Comme les experts l’écrivent également, on observe depuis plusieurs années également en Suisse une hausse de la radicalisation. Récemment, la mosquée An’Nur de Winterthour a fait les gros titres à ce sujet.

Le SRC écrit dans son rapport de situation 2016 que les «Des personnes radicalisées et prêtes à faire usage de violence pourraient, en Suisse aussi, passer à l’acte ou utiliser notre pays pour préparer des attentats visant d’autres États.»

 

Antitziganisme

En 2016, la chronologie fait état de 4 mentions concernant les gens du voyage en Suisse. Dans un cas, l’épisode a concerné des gens du voyage suisses ayant été chassés d’un emplacement à Waldkirch (SG) par des représentants communaux alors qu’ils disposaient d’un contrat valide avec le fermier local et qu’ils respectaient les prescriptions imposées. Dans un autre cas, la société pour les peuples menacés (SPM) a porté plainte fin juin contre un membre du Conseil municipal UCD de Lyss ayant eu des propos méprisants vis-à-vis des populations sinti, rom et yéniche. La SPM a par ailleurs envisagé d’engager des poursuites contre un membre du Conseil municipal de Bienne appartenant aux écologistes libéraux ayant affirmé que les Roms n’étaient pas un «peuple normal».

En 2016, de nombreux rapports ont été publiés dans les médias faisant état du manque d’emplacements pour les populations yéniche et sinti. Les cantons ont encore du mal à mettre suffisamment d’emplacements à disposition même s’ils y seraient légalement tenus. Régulièrement les citoyens refusent les sites proposés en opposant des arguments divers.

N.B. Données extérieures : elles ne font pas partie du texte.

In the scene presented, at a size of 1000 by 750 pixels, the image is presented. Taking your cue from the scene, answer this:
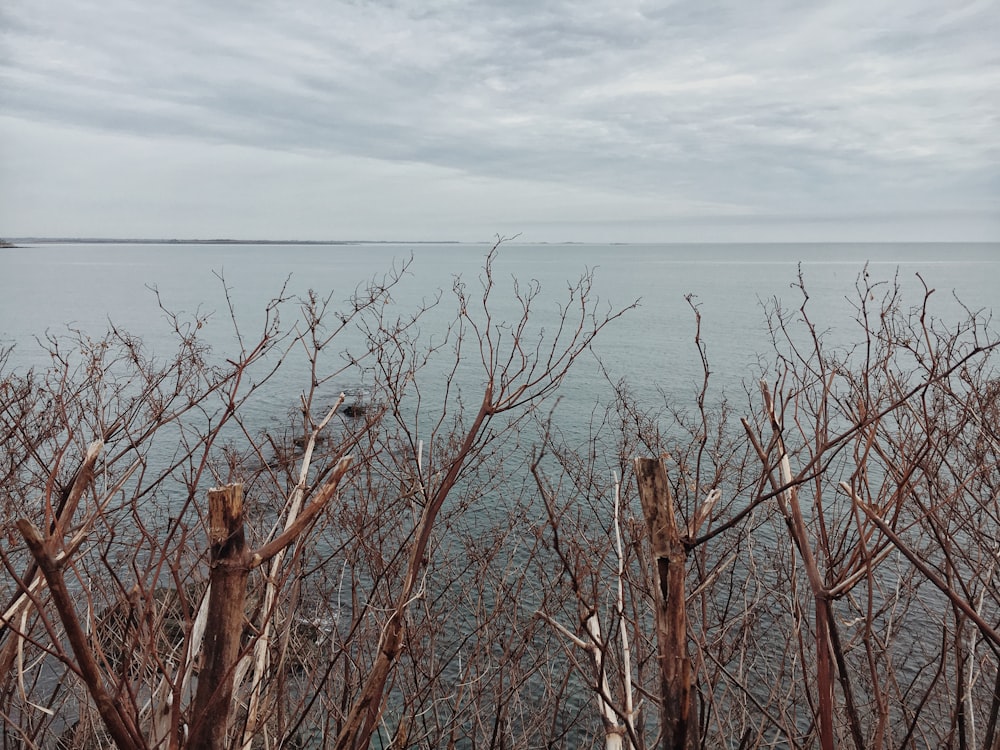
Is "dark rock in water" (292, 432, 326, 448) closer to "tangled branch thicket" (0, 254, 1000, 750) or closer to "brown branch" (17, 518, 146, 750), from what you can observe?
"tangled branch thicket" (0, 254, 1000, 750)

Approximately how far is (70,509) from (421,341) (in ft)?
171

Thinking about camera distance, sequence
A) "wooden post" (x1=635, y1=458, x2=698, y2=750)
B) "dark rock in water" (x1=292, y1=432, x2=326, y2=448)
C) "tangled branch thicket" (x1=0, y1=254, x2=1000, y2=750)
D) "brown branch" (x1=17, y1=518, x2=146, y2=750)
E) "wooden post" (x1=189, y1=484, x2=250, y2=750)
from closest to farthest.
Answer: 1. "brown branch" (x1=17, y1=518, x2=146, y2=750)
2. "wooden post" (x1=189, y1=484, x2=250, y2=750)
3. "tangled branch thicket" (x1=0, y1=254, x2=1000, y2=750)
4. "wooden post" (x1=635, y1=458, x2=698, y2=750)
5. "dark rock in water" (x1=292, y1=432, x2=326, y2=448)

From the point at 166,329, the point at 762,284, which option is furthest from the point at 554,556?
the point at 762,284

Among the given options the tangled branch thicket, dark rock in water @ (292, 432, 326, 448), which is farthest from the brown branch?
dark rock in water @ (292, 432, 326, 448)

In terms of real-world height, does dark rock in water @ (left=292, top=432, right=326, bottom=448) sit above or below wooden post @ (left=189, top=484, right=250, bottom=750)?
below

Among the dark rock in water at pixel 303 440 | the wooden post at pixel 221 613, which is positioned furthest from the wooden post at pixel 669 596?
the dark rock in water at pixel 303 440

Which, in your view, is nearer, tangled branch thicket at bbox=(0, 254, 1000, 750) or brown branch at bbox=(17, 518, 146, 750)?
brown branch at bbox=(17, 518, 146, 750)

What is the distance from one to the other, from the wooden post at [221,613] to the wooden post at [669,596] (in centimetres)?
151

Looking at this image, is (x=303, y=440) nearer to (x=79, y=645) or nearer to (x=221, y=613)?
(x=221, y=613)

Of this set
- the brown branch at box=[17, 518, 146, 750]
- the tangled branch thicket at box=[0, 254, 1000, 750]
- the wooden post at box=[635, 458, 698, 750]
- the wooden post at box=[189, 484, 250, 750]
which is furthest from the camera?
the wooden post at box=[635, 458, 698, 750]

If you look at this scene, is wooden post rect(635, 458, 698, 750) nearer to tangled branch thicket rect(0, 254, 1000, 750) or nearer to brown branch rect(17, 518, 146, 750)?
tangled branch thicket rect(0, 254, 1000, 750)

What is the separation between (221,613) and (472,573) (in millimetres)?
15831

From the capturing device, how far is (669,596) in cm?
287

Il y a toutefois eu une nouvelle positive à signaler: pour la première fois, le Conseil fédéral a officiellement reconnu les Yéniches, les Sintis et les Roms comme faisant partie de la diversité culturelle suisse. Par ailleurs, il a publié fin décembre l’ébauche d’un plan d’action visant l’«Amélioration des conditions de vie nomade et promotion de la culture des Yéniches, des Manouches et des Roms.» Cela doit permettre de formuler des propositions d’amélioration notamment en matière d’emplacements pour les gens du voyage, d’éducation et de culture.

 

Profilage racial

En 2016, il a largement été question dans les médias de «profilage racial». Le terme vient des États-Unis et qualifie une intervention des autorités et bien souvent de la police, basée sur des critères d’apparence et des stéréotypes (délit de faciès). Une personne est considérée comme suspecte et arrêtée ou fouillée sur la base de critères d’appartenance ethnique, de couleur de peau ou de religion et non pas en fonction de moments de suspicion concrets.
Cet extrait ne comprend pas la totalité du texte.